In last month’s blog, we looked at a supervised machine learning classification case study.Today we will look at a case study by Muhammad Zulfadhilah et al. of cyber profiling of higher education in Indonesia using K-means clustering. Saurav Kaushik aptly says that ‘clustering is the task of dividing the population or data points into a number of groups such that data points in the same groups are more similar to other data points in the same group than those in other groups.’ K-means clustering is a centroid model, meaning that it works by looking at the closeness of a data point to the middle of the cluster of each group.
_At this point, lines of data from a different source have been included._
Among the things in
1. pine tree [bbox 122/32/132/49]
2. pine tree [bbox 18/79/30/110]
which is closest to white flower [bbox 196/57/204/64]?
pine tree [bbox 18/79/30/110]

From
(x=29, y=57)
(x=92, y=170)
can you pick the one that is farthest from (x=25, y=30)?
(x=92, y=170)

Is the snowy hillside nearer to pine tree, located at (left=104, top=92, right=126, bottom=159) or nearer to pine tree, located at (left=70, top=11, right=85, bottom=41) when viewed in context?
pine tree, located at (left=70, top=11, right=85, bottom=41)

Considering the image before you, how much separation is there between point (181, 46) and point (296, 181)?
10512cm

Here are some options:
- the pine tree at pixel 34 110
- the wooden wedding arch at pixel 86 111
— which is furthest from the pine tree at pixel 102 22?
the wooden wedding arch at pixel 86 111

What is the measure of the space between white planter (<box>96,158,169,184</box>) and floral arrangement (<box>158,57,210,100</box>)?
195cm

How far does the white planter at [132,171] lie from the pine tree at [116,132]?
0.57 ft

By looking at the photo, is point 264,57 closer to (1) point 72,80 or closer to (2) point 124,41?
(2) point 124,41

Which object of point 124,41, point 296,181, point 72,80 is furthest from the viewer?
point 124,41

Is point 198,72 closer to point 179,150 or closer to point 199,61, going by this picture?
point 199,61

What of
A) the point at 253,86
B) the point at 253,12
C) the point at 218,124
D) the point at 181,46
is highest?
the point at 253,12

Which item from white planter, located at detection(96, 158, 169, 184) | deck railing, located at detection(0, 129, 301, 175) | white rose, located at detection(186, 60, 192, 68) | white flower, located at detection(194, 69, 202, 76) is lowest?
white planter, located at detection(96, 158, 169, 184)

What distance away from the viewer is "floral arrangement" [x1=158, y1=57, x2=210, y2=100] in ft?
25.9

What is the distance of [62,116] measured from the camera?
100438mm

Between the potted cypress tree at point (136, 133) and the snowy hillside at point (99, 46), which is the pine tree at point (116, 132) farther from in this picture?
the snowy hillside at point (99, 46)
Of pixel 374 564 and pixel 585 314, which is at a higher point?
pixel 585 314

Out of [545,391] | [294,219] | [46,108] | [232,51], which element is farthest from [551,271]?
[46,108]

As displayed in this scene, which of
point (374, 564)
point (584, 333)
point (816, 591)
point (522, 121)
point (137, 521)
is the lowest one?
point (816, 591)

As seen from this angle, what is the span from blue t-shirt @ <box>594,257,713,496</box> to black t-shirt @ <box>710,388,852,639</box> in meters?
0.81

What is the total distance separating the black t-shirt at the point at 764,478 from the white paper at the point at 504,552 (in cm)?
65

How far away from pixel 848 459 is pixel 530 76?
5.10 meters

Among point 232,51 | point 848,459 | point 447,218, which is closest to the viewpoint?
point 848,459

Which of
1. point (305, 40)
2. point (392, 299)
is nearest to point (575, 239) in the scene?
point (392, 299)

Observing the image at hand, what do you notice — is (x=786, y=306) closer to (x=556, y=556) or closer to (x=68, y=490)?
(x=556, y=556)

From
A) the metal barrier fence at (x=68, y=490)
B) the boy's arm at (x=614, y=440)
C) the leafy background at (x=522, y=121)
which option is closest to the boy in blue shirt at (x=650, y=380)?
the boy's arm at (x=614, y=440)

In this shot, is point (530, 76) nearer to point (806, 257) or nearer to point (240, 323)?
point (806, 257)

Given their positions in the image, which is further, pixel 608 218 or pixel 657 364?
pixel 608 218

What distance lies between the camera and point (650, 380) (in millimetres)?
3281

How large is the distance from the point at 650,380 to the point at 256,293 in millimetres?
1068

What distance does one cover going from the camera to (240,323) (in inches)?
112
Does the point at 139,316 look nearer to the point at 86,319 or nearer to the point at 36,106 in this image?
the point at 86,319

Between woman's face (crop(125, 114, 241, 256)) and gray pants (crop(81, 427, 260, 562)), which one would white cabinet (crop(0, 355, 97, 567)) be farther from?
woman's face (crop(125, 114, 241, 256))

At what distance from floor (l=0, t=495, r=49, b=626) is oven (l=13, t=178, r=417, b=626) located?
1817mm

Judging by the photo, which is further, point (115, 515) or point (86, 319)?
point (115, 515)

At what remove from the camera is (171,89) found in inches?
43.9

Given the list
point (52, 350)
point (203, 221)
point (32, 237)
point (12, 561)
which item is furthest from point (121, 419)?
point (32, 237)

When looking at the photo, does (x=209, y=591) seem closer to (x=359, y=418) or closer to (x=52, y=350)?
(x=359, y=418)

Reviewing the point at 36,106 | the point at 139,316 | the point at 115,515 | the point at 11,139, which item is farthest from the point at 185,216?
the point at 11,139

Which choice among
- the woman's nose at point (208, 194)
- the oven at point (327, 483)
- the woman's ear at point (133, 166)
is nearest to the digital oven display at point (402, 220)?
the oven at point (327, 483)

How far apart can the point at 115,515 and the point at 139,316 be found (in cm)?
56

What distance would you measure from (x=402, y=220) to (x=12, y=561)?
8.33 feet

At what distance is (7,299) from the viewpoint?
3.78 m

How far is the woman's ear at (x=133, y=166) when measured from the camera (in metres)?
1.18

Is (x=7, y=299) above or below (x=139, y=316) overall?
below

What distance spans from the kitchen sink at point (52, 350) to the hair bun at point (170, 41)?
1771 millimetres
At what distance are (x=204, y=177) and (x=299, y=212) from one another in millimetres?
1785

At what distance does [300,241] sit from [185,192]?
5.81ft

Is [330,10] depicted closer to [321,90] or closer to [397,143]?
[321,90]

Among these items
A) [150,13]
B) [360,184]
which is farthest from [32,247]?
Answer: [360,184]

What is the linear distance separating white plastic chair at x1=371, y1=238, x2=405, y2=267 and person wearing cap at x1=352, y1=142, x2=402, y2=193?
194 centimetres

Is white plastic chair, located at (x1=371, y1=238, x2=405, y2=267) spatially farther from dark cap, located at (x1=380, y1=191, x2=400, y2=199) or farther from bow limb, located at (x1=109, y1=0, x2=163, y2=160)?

This cyber profiling case study explores the data from educational institutions in Indonesia to categorize what activities users perform on the Internet. This type of data mining helps find new patterns in the data and is also referred to as behavioral segmentation. The researchers use K-means clustering to group the number of websites visited to answer the question of which websites are the most popular. User profiling is done when Internet browsing data is married with user information.The entire dataset was 320,773 records of internet network traffic for five days from Indonesian educational institutions. Note the dataset does not have data on an individual computer level but rather on a network level. A sample of the data is shown below in Table 1.
There are four main steps during K-means clustering, which I will discuss in generalized terms. Step 1 is to pick K number of random points as cluster centers (aka – centroids). Step 2 is to assign each data point to the nearest cluster by calculating its distance to each centroid. Step 3 is to find a new cluster center by taking the average of the assigned data points. The final step is to repeat steps 2 and 3 until none of the cluster assignment groupings change. For the nitty gritty math, here’s a great blog. Here are two sample blogs on how to implement in Python and R.
Using the K-means clustering algorithm, the level of visits to a website is divided into three groups: low, medium and high. There were 2 users and 1467 websites in Cluster 1, 19 users and 126 websites in Cluster 2, and 46 users and 33 websites in Cluster 3. Cluster 1 has low levels of network traffic and the content is all advertisements. Cluster 2 has a moderate level of network traffic and the content is all news sites. Cluster 3 has a high level of network traffic and the content is social media sites. Clustering techniques show that most of the users from Indonesian educational institutions sampled use the Internet for getting content from social media sites.